The girl, thin as a skeleton, clung to the boy, sobbing. He trembled as he pulled the spear from the ground, dragging the heavy purse. He opened it, took a small piece of silver, and tried to hand the purse to the village elders. Not out of generosity—keeping too much would earn him a beating.
But no one approached. The boy, wise beyond his years, remembered the rider’s final glance. The martial expert had warned them away. With no schooling but a sharp mind, he traded the silver for a meager portion of dried meat and coarse grain.
He did not return immediately. He gave the silver to his sister, knelt, and let her climb onto his shoulders. He stood, spear in hand, and smiled.

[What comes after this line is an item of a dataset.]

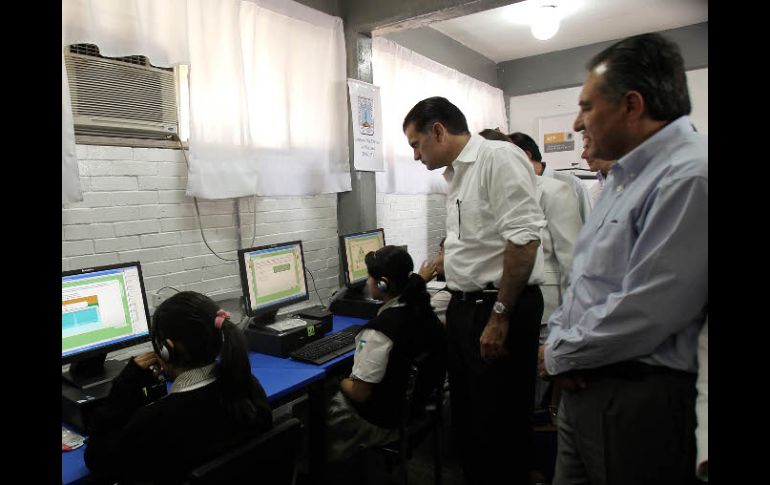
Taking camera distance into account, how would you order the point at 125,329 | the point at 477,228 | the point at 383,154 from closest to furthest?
the point at 125,329 → the point at 477,228 → the point at 383,154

“I got silver, Xiaocaogen,” he said.
The girl, gripping the silver tightly, nodded against his head.
The rider entered Qingcang before the gates closed. No documents were needed here—survival was the only passport. Here, you could be Zhang Julu, the Prime Minister, or the Emperor’s son, and it would mean nothing. Only the Xu family of Beiliang held sway.
Inside, the city was unlike any in Beiliang. Not in wealth or poverty, but in spirit. Even the poor in Damaguan lived with ease. Here, the rich walked with wary eyes, clad in silk yet fearing the next moment. Gangs of idle youths lounged, not idle at all, but calculating, their eyes gleaming with greed. A poet here would be torn apart before he could finish a line.
The rider gazed upward. The tallest watchtower loomed—a beacon of smoke and steel. In nearly twenty years, only four had carved their way to power. Three ruled the three cities, while the fourth founded a sect between Fengxiang and Lin Yao, commanding nearly ten thousand. The ruler of Qingcang, once a minor swordsman in Liyang, had taken the name Cai Junchen. He styled himself the “Thousand Frosts and Ten Thousand Snows, the Pear Blossom Sword,” a title as pretentious as it was absurd. Any famed swordsman who entered his domain was “invited” to duel—and never left. Their swords became his trophies. When he grew angry, he would pierce women with them, calling it “a tree of pear blossoms.” To the fugitives, he was the “Dragon King of Xixia,” a title as grand as it was hollow.
The rider’s gaze followed the watchtower westward. Cai Junchen’s “Dragon Palace” lay at the city’s farthest edge. The closer to Beiliang, the quicker he could flee. He boasted of marching on Qingliang Mountain one day. No one believed him—not even himself.
The Dragon Palace encompassed the entire western quarter, mimicking the capital’s layout with an inner palace and outer imperial city. The walls, no more than two zhang high, were painted red, while the halls were adorned with golden glazed tiles—an imitation of imperial grandeur, marred by watchtowers bristling with arrows. Every rebellion, no matter how fierce, was crushed easily. Most were no more than two or three hundred men, barely more than bandit skirmishes.
A hundred zhang from the palace gates, the rider was halted by a squad of armored infantry, their spears gleaming. Their leader, a burly man in old Tang-style armor, eyed the rider’s twin blades hungrily.
“A thief dares enter the imperial city! Kill him on the spot!” he roared.
Twenty spear-wielding soldiers charged, wild and formless, yet fierce and swift.
But the leader suddenly bellowed, “Wait!”
The soldiers halted. The man drew his blade, grinning.
“Boy, your swords are fine ones. Tell me their names before you die. Stealing blades is different from stealing women. I don’t care for names when I take a woman, but a good sword deserves respect.”
The rider, his robes as white as snow, smiled.
“One is Xiu Dong. The other is Guo He Zu.”